The foregoing and other features and advantages of the present invention will be apparent from the following more particular description of the preferred embodiments of the invention, as illustrated in the accompanying drawings.
The subject matter, which is regarded as the invention, is particularly pointed out and distinctly claimed in the claims at the conclusion of the specification. The foregoing and other features and also the advantages of the invention will be apparent from the following detailed description taken in conjunction with the accompanying drawings. Additionally, the left-most digit of a reference number identifies the drawing in which the reference number first appears.
Briefly, according to an embodiment of the present invention, a method, computer system and computer program product for defraying taxes on conversion of a traditional IRA to a Roth IRA are disclosed. The present invention addresses the deficiencies of the prior art by providing a method for defraying taxes on a traditional-to-Roth conversion, without significantly reducing the principal of the IRA or utilizing significant out-pocket monies from regular income or personal savings. Specifically, the present invention combines the benefits of a new U.S. law and the advantages of a bonus annuity to automatically pay all or substantially all of the taxes on a traditional-to-Roth conversion, thereby effectuating an easy and seamless conversion process. Taxes on the conversion of a traditional IRA to a Roth IRA are paid from the bonus provided by a bonus annuity and potentially from earnings of the bonus annuity.
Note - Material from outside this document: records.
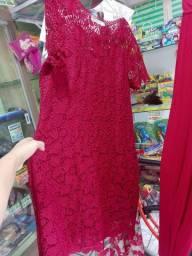 Lindo vestido NOVO de renda tam G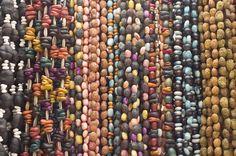 Adornos, pulceras, collares y demás, son algunas de las tantas #artesanias que adornan los #mercados mexicanos. ¿Ya tienes tu recuerdo de viaje?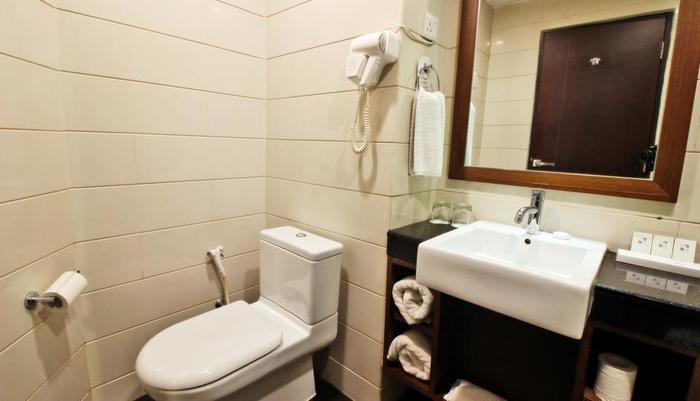 Swiss-Inn Batam - bathroom deluxe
The present invention is advantageous because it allows an investor to significantly maintain the size of the principal of the IRA during conversion without requiring the investor to outlay significant out-of-pocket monies, thereby making the traditional-to-Roth conversion more palatable to the investor.
The passing into law of the Tax Increase Prevention and Reconciliation Act (TIPRA) of 2005 inspired the present invention. In the United States, TIPRA changed various aspects of tax law. One such change enacted by TIPRA allowed more taxpayers to convert from a traditional IRA to a Roth IRA by removing the modified adjusted gross income limitation on such rollovers starting in 2010. Another such change enacted by TIPRA allows taxpayers who effectuate a conversion from a traditional IRA to a Roth IRA in 2010 to pay taxes on the conversion over the following two years. This change allows the tax implication of a traditional-Roth conversion to be spread out over two years. As a result, as of 2010, under the tax laws in place in the United States, an investor need not pay conversion taxes all at once at the time of the conversion—the investor has additional time (up to two years) to pay conversion taxes when converting a traditional IRA to a Roth IRA.
The present invention involves the use of an annuity when converting a traditional IRA to a Roth IRA. An annuity is a financial contract in the form of an insurance product according to which the issuer—typically a financial institution—makes a series of payments in the future to the buyer (annuitant) in exchange for the immediate payment of a lump sum or a series of regular payments, prior to the onset of the annuity. The payment stream from the issuer to the annuitant has an unknown duration based principally upon the date of death of the annuitant. At this point the contract terminates unless there are other annuitants or beneficiaries in the contract, and the remainder of the fund accumulated is forfeited. Various forms of annuities exist.
A bonus annuity is an annuity that offers the investor a monetary bonus when the investor contributes a lump sum or a premium payment to the annuity. For example, if an investor contributes $10,000 into a bonus annuity, a $500 bonus may be added as a credit to the bonus annuity, thereby immediately increasing the amount of the account. Alternatively, a bonus annuity may provide a continuing bonus for every regular contribution made by the investor into the bonus annuity.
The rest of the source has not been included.